Consigne écrite a:
Citez fidèlement le passage sur l'avenir du français au Québec, à partir des mots « Dans les sociétés » et jusqu'aux mots « été trop sommaire. » inclus.

Passage extrait:
Il convient aussi de se questionner sur l’avenir du français dans une société ou tous les francophones seraient bilingues. Dans un contexte d’immigration élevée, comment convaincre les immigrants anglicisés d’apprendre le français si tous les francophones peuvent s’exprimer en anglais? Dans le contexte nord-américain, comment imposer le français dans les milieux de travail si tout le monde connaît l’anglais? Les Québécois ont tendance à penser que la connaissance de l’anglais ouvre les portes du bonheur et de la richesse. Mais il ne suffit pas de connaître l’anglais pour obtenir un emploi plus payant : il faut aussi l’utiliser au travail. Une bilinguisation rapide et généralisée pourrait compromettre par ricochets imprévus nos objectifs de francisation des immigrants et des milieux de travail.

Dans les sociétés minoritaires, le bilinguisme généralisé se révèle souvent un état transitoire vers un nouvel unilinguisme, celui de la langue dominante. Serait-ce nécessairement le cas au Québec? Je ne sais pas. Mais il me semble que la réflexion à ce sujet a toujours été trop sommaire.

Mathieu Bock-Côté : On entend de plus en plus d’idéologues soutenir que la fragilité du français est un mythe. Ou encore, présenter toute tentative de renforcer sa protection politique comme une forme de dictature linguistique, de coercition identitaire en contradiction avec les droits fondamentaux. Entendez-vous aussi ce discours émerger et comment l’expliquez-vous?

Guillaume Marois : Je ne peux dire s’il émerge ou s’il est présent depuis longtemps, mais ce type de discours est incontestablement présent et fort ces temps-ci. Je n’ose pas me prononcer sur les motivations de ceux qui nient la fragilité du français, mais en tant que démographe ayant à cœur les faits et la bonne utilisation des chiffres, je me désole de ce que je lis. Le nombre de tentatives pour minimiser le déclin du français est assez impressionnant : cela va de la remise en question de la pertinence des indicateurs les plus adéquats jusqu’à la distorsion malhonnête des données pour les faires paraître sous un jour plus favorable. L’exemple le plus frappant à cet égard est la mise en évidence de la légère augmentation de la proportion d’allophones qui adoptent le français. Plusieurs grands titres rapportaient cette statistique, comme s’il s’agissait du principal fait saillant du recensement. André Pratte a même eu l’audace de titrer son éditorial « Les progrès du français », même si tous les indicateurs indiquent que le français régresse. Rappelons que parmi les allophones ayant effectué un transfert linguistique, la proportion ayant adopté le français plutôt que l’anglais est effectivement passée de 54% en 2006 à 56% en 2011. Certes, le progrès est réel, mais il ne s’agit pas d’une bonne nouvelle pour autant : il s’agit plutôt d’une nouvelle « moins mauvaise » qu’auparavant. Dans les faits, comme expliqués plus haut, les transferts linguistiques des allophones vers le français devraient atteindre environ 90% pour que ce facteur contribue à maintenir son poids démographique. Par ailleurs, notons que seule une faible proportion d’allophones effectue un transfert linguistique, car la majorité conserve sa langue maternelle. Est-ce que ceux-ci s’intègreront en français ou en anglais? Et leurs enfants? Probablement qu’ils connaitront le français, mais s’intégreront-ils pour autant à la majorité francophone dans une proportion suffisante? C’est difficile à prévoir, mais selon toute vraisemblance, rien ne laisse envisager que le français en sortira gagnant.

Consigne écrite b:
Relevez, dans les entrées ci-dessous, chaque ligne contenant la chaîne « wrinkled ». La recherche tient compte de la casse.

Données affichées:

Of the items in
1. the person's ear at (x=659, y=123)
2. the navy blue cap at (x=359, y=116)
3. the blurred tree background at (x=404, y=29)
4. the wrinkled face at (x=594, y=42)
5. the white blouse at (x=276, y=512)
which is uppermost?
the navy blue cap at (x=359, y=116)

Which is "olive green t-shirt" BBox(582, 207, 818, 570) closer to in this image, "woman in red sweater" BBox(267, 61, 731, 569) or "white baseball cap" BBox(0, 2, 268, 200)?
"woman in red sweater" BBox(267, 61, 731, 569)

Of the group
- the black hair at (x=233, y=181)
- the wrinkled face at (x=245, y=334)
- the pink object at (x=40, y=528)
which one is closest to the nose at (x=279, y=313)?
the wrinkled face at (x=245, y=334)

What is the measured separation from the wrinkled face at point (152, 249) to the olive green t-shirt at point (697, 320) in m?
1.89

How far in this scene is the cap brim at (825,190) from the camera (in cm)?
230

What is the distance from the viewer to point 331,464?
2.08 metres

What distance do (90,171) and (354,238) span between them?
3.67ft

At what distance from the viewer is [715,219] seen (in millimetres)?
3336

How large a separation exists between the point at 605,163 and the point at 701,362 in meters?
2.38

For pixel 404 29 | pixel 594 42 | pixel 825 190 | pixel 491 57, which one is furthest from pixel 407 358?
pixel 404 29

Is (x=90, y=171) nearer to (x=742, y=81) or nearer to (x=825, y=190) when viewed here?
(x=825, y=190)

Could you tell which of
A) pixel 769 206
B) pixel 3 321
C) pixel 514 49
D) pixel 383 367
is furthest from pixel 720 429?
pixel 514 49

Réponse a:
Dans les sociétés minoritaires, le bilinguisme généralisé se révèle souvent un état transitoire vers un nouvel unilinguisme, celui de la langue dominante. Serait-ce nécessairement le cas au Québec? Je ne sais pas. Mais il me semble que la réflexion à ce sujet a toujours été trop sommaire.

Réponse b:
4. the wrinkled face at (x=594, y=42)
- the wrinkled face at (x=245, y=334)
the wrinkled face at (x=245, y=334)
What is the measured separation from the wrinkled face at point (152, 249) to the olive green t-shirt at point (697, 320) in m?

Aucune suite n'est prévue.